1. Stop compartmentalizing. The old system, where one went to high school, then college, then found a job, then married, simply isn’t going to work for us. For college to happen, we will have to stop thinking of it as a stand-alone activity, and see it as something that takes place in conjunction with other things. Things like what?
High school. Our part of Oregon offers high school students the option of attending college for free or for sharply discounted rates. Easter Oregon University runs a summer program that allows high school students to stay in the dorm, attend college, and earn credits for sharply discounted rates. Our school district offers high school students the option of attending Blue Mountain Community College and earning college credits for free through the Expanded Options program. One of the students in my writing class graduated from high school–and from BMCC with her AA degree–this spring. Taking advantage of programs like this can dramatically reduce the cost of college.
Working at a trade.
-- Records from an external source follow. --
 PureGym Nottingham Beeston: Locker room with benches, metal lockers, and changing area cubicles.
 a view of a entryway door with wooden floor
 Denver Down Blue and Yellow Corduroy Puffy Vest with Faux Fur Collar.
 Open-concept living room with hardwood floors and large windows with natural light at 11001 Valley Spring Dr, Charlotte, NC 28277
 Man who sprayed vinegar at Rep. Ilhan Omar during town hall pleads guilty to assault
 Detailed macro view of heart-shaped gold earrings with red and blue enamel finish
Students have long defrayed the cost of college by holding down jobs, but the jobs students can typically work around their schedules tend to pay very little, and offer little in the way of security or incentives. As part of our college plan, we’ve decided that The Boy is going to be learning a specified trade–typesetting and presentation development springs to mind–that he can pursue while he goes to college. He needs a job that will pay enough to cover college and living expenses, and flipping burgers just won’t do that.
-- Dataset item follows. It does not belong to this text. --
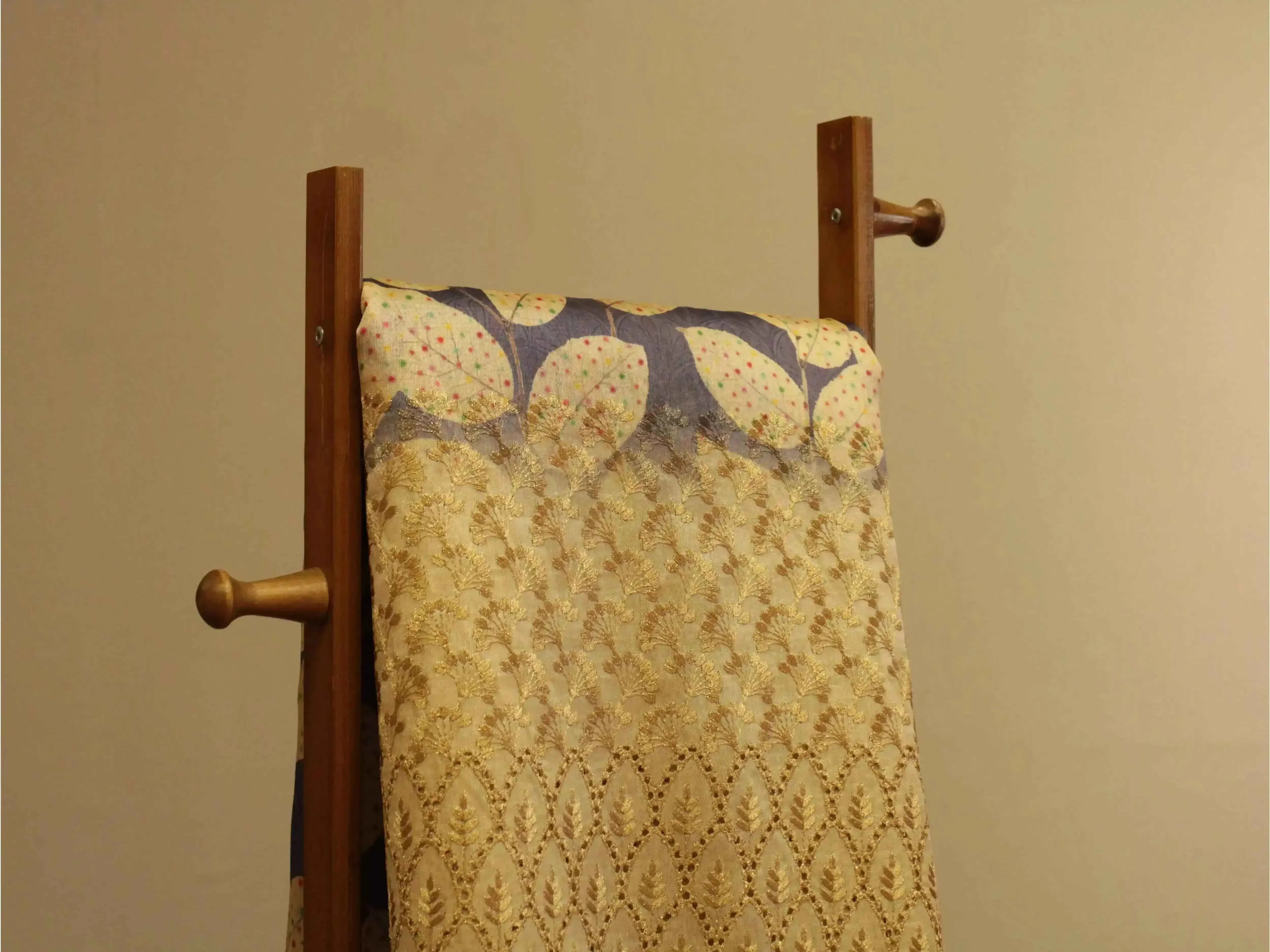 Fine silk fabric with gold floral embroidery and digital print panel, draped on a wooden stand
Living his life. We can’t think of college as something he does in preparation for life, but as something he does while he lives his life. Working and going to college takes a long time. If we don’t have a plan that keeps our life livable while eliminating the need for student loans, those years are going to be very long indeed. The old formula of high school-college-job-marriage simply doesn’t apply. Maybe he’ll need to stay at home longer. Maybe we’ll have to build a small second house on the lot. Maybe he and his partner, if any, will have to work and live and go to college. Life is long. Whoever said that college had to be over by thirty? Or fifty? We’re going to have to be flexible.
There are other, incidental things that we’ll try to exploit where we can–things like employee discounts, since I teach at a college, and alumni opportunities at the college and grad school where I got my degrees–but the bottom line is that our reality has dictated a change in how we approach higher education.
In retrospect, 2008 was the end of the world as we knew it. Our financial and political systems are collapsing under the twin weights of greed and ideology. Thriving in this new world is requiring that we rethink everything. We are being forced to revisit issues that we thought we had put behind us–things like women’s rights and racism are being re-examined and challenged in sometimes-frightening ways. The idea of job security has become a joke. Our world is breaking.
So what’s the bottom line? Darwin had it right–the organisms that can adapt and evolve to meet and succeed in a changing environment are the organisms that survive. If we are being challenged, we are also being offered opportunities to evolve. If these are frightening times, they are also exciting times. With a little creativity, a lot of elbow grease, patience, and open-mindedness we can meet the challenge.
But in the meantime, pay attention. Keep track of the students and unemployed graduates with big student loans. Understand that they’re a vulnerable group. If you love them, keep them safe. And let’s find a way to help solve the problem for all of us.